When collaborating with caregivers on their success and barriers, it is important to consider where we can display more empathy in the partnership. Equally important is the caregiver’s commitment to and involvement in participating in Caregiver Collaboration (parent training), and collaborating with their BCBA on learning the tools and tricks of the trade. When both parties come together with an equal commitment to learning and training, the child will benefit from long-term skill development (Sheridan & Kratochwill, 2010).
If you would like to strengthen your parent-partnership with a compassionate care skillset, Marchese and Weiss (2023) provide an analysis of the Parent Partnership Questionnaire (PPQ) through Behavior Analysis in Practice.

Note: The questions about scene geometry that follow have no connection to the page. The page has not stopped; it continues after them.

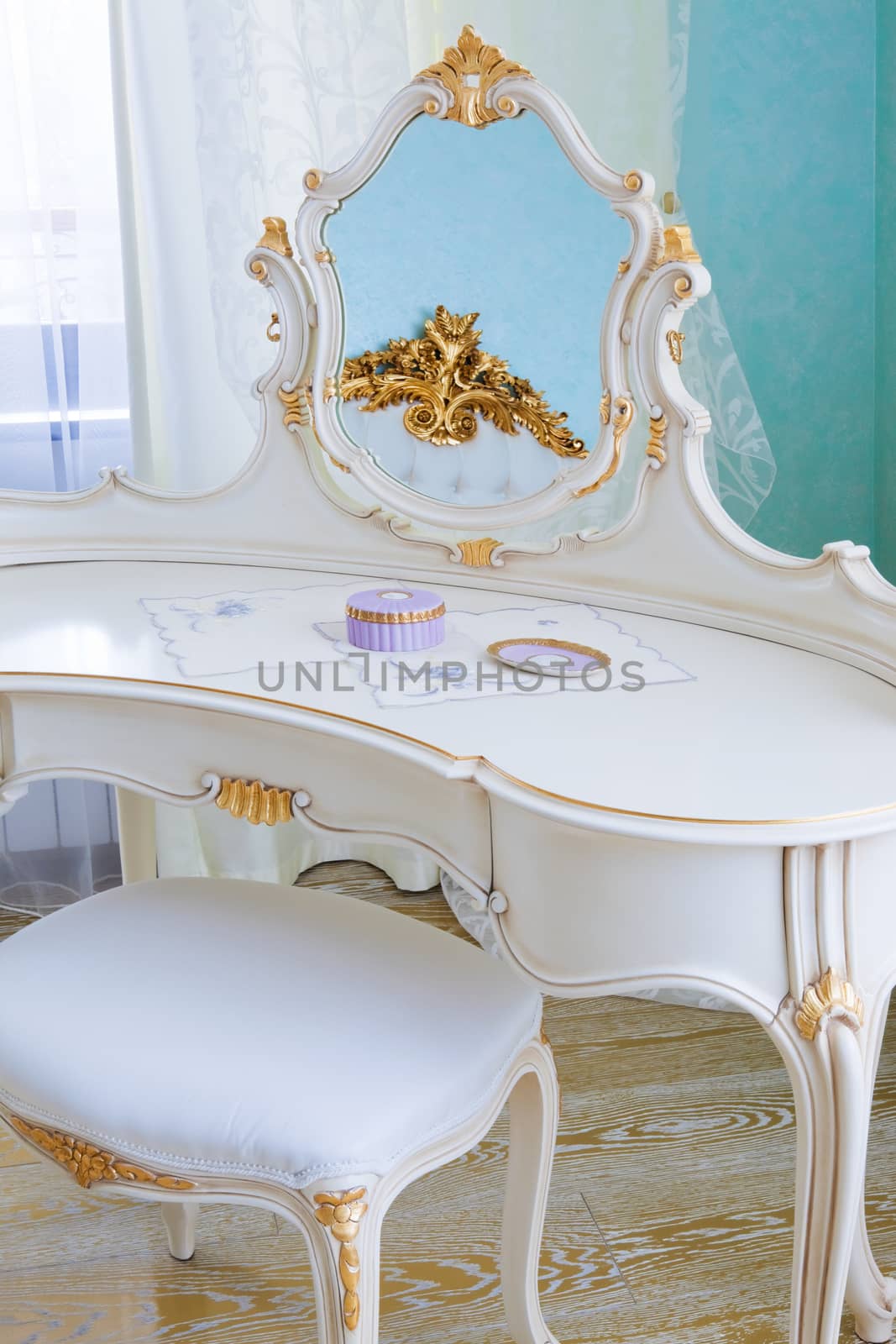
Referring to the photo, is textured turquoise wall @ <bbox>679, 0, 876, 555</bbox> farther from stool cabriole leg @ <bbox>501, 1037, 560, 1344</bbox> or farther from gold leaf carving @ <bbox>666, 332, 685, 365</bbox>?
stool cabriole leg @ <bbox>501, 1037, 560, 1344</bbox>

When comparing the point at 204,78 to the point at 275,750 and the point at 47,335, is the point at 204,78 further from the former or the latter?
the point at 275,750

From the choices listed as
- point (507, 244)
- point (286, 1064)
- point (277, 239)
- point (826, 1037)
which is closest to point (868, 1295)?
point (826, 1037)

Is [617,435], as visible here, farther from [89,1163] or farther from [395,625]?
[89,1163]

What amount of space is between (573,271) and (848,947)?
0.76 m

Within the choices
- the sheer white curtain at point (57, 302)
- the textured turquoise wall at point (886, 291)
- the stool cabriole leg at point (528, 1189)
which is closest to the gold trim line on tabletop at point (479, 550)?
the stool cabriole leg at point (528, 1189)

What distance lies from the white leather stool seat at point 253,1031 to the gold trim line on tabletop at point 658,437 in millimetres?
545

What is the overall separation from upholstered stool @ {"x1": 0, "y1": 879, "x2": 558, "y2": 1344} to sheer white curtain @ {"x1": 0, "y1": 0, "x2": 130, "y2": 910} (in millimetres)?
1055

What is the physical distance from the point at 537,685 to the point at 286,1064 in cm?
40

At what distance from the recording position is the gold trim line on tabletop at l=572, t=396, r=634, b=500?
1.30 metres

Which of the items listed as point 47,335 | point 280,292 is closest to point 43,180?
point 47,335

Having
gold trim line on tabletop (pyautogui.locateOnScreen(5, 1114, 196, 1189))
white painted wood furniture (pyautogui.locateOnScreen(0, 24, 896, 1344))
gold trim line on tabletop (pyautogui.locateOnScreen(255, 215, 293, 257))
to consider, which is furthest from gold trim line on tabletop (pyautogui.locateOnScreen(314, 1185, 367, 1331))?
gold trim line on tabletop (pyautogui.locateOnScreen(255, 215, 293, 257))

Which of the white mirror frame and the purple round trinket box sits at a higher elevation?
the white mirror frame

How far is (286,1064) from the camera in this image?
3.38ft

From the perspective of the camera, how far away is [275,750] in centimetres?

Marchese, N.V., Weiss, M.J. Supporting Behavior Analysts in Providing Compassionate Care: The Development of the Parent Partnership Questionnaire (PPQ). Behav Analysis Practice (2023).
Sheridan, S. M., & Kratochwill, T. R. (2010). Conjoint Behavioral Consultation: Promoting Family-School Connections and Interventions (2nd ed.). Springer Science+Business Media, LLC.
Taylor, B. A., LeBlanc, L. A., & Nosik, M. R. (2019). Compassionate Care in Behavior Analytic Treatment: Can Outcomes be Enhanced by Attending to Relationships with Caregivers? Behavior Analysis in Practice, 12(3), 654-666.